### ENTRIES:
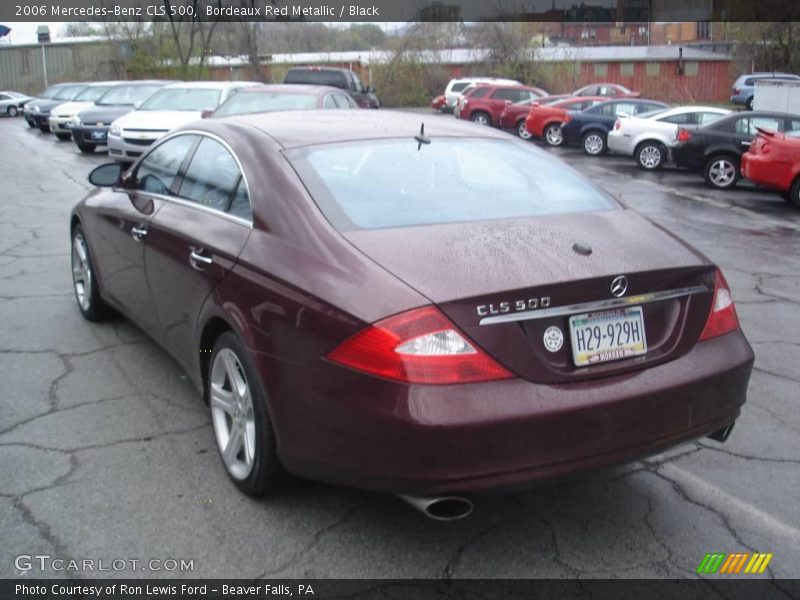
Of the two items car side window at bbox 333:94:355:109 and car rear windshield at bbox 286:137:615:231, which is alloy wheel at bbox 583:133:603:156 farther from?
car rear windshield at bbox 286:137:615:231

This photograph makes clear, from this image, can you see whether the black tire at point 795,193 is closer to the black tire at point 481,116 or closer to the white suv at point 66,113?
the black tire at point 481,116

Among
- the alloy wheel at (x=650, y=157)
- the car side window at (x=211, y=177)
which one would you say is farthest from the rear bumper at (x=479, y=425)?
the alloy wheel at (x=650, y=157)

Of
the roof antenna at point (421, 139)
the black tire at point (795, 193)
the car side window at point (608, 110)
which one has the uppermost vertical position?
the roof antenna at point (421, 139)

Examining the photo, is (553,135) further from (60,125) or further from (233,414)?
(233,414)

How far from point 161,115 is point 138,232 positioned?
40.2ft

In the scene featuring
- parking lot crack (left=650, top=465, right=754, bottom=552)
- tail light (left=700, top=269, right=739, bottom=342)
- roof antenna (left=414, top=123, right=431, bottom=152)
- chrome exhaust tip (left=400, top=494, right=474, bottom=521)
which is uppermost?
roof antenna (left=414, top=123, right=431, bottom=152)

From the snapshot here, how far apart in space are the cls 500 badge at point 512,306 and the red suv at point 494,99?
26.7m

...

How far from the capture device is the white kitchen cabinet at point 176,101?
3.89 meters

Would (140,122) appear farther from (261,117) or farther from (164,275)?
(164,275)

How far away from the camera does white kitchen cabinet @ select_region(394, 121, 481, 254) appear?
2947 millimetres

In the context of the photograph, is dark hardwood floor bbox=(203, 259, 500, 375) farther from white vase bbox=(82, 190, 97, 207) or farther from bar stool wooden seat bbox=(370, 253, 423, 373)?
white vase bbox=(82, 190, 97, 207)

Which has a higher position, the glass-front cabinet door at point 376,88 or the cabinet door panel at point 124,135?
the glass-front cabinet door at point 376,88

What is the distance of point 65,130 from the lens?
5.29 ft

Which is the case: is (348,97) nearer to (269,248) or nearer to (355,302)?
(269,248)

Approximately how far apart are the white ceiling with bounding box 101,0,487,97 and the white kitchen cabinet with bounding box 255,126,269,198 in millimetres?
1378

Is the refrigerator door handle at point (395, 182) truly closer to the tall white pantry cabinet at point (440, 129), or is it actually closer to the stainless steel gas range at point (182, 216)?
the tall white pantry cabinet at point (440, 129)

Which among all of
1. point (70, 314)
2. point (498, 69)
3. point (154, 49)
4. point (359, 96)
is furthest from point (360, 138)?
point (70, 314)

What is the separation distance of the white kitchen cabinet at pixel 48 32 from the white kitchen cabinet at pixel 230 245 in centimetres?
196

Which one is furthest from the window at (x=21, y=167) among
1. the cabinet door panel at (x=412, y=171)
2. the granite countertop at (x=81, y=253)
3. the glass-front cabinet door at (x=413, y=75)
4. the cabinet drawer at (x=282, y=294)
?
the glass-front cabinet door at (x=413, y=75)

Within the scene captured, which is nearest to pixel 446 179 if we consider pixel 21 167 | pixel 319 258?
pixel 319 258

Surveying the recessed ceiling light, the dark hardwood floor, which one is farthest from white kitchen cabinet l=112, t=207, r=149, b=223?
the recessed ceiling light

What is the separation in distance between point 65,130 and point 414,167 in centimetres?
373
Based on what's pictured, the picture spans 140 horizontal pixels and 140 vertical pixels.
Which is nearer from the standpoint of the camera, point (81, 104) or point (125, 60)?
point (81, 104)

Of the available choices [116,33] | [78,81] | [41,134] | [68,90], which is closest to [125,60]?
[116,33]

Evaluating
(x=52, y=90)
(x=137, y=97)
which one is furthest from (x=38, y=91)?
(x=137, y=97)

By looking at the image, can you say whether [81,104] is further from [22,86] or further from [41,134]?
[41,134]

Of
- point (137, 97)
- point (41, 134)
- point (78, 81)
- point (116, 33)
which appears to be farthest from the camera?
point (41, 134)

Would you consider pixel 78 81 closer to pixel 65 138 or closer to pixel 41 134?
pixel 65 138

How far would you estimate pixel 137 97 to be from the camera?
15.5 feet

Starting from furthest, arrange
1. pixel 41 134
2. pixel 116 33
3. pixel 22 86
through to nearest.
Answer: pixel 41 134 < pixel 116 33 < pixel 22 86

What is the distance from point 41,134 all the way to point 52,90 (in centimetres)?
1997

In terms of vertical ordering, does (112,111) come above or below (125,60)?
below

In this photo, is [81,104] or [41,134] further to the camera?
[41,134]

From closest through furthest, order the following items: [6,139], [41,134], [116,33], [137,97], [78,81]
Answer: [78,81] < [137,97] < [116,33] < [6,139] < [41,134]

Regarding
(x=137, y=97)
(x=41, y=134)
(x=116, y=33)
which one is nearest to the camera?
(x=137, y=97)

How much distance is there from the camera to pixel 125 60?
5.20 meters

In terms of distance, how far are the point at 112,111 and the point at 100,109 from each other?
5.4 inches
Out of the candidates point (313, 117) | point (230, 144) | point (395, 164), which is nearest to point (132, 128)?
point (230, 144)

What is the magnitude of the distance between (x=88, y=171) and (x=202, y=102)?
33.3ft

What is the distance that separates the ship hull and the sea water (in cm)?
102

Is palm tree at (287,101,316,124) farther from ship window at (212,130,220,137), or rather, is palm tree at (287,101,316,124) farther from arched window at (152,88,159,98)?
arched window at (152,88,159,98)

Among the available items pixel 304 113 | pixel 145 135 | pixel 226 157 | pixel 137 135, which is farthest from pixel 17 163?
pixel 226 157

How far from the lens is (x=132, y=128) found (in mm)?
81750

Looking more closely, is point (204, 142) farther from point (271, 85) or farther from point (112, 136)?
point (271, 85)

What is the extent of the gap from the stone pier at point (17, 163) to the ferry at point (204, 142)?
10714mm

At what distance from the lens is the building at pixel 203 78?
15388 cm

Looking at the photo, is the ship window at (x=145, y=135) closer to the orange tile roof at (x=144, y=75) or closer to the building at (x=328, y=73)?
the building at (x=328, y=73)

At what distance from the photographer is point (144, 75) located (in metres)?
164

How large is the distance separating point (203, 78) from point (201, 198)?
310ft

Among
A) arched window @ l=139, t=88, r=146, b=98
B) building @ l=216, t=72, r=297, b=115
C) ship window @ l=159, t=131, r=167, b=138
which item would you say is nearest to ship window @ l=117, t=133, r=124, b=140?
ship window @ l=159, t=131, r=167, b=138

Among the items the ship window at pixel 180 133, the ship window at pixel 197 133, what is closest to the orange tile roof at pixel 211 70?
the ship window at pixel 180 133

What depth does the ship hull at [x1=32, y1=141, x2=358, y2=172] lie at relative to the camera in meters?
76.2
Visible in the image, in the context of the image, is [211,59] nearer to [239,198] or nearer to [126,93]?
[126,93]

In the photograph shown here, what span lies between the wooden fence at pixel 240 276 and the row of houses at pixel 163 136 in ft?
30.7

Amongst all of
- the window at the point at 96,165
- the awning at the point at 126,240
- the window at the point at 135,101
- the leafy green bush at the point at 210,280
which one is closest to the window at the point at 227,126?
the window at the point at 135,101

---

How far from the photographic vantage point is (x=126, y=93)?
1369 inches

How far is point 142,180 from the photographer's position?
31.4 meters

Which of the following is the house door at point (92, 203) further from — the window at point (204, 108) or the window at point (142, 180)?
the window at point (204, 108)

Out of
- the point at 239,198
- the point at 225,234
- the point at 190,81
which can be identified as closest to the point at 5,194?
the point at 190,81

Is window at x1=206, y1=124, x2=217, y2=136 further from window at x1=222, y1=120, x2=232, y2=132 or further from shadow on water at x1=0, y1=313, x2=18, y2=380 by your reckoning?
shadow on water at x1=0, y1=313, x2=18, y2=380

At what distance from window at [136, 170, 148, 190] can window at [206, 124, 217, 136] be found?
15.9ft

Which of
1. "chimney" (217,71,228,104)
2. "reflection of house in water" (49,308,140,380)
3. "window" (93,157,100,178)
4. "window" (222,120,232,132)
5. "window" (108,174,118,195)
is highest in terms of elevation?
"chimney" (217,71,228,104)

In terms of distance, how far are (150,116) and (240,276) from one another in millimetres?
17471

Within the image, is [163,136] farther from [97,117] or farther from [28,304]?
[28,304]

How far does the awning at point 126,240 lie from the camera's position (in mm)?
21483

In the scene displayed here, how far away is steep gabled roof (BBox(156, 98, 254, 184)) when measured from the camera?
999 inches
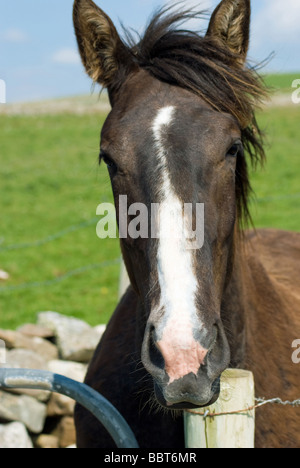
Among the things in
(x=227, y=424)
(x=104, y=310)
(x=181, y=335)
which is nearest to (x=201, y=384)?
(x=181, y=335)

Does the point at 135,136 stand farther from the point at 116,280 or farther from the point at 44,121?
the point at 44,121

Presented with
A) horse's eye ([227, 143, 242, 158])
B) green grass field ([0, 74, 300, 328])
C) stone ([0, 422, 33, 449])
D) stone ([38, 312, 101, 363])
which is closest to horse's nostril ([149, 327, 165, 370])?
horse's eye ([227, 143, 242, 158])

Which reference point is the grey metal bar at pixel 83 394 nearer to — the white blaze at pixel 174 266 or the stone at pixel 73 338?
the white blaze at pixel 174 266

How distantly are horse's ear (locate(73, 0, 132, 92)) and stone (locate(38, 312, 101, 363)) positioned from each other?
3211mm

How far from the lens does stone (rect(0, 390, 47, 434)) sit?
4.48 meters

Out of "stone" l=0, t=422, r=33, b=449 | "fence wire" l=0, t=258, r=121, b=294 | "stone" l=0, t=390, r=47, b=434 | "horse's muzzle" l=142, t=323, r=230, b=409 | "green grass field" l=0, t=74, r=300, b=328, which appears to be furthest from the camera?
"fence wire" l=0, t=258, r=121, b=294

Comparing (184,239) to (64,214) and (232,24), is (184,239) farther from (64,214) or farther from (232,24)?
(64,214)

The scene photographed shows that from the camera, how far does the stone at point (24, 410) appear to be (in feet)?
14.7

### WORK REQUIRED:
Report every line in the records that contains the word "items". Case counts.

### ANSWER TO THIS EXERCISE:
Of the two items car side window at bbox 333:94:355:109 and car rear windshield at bbox 286:137:615:231, which is alloy wheel at bbox 583:133:603:156 farther from?
From closest through furthest, order the following items: [6,139], [41,134], [116,33], [137,97], [78,81]
Among the available items pixel 304 113 | pixel 145 135 | pixel 226 157 | pixel 137 135, which is farthest from pixel 17 163?
Among the items the ship window at pixel 180 133, the ship window at pixel 197 133, what is closest to the orange tile roof at pixel 211 70?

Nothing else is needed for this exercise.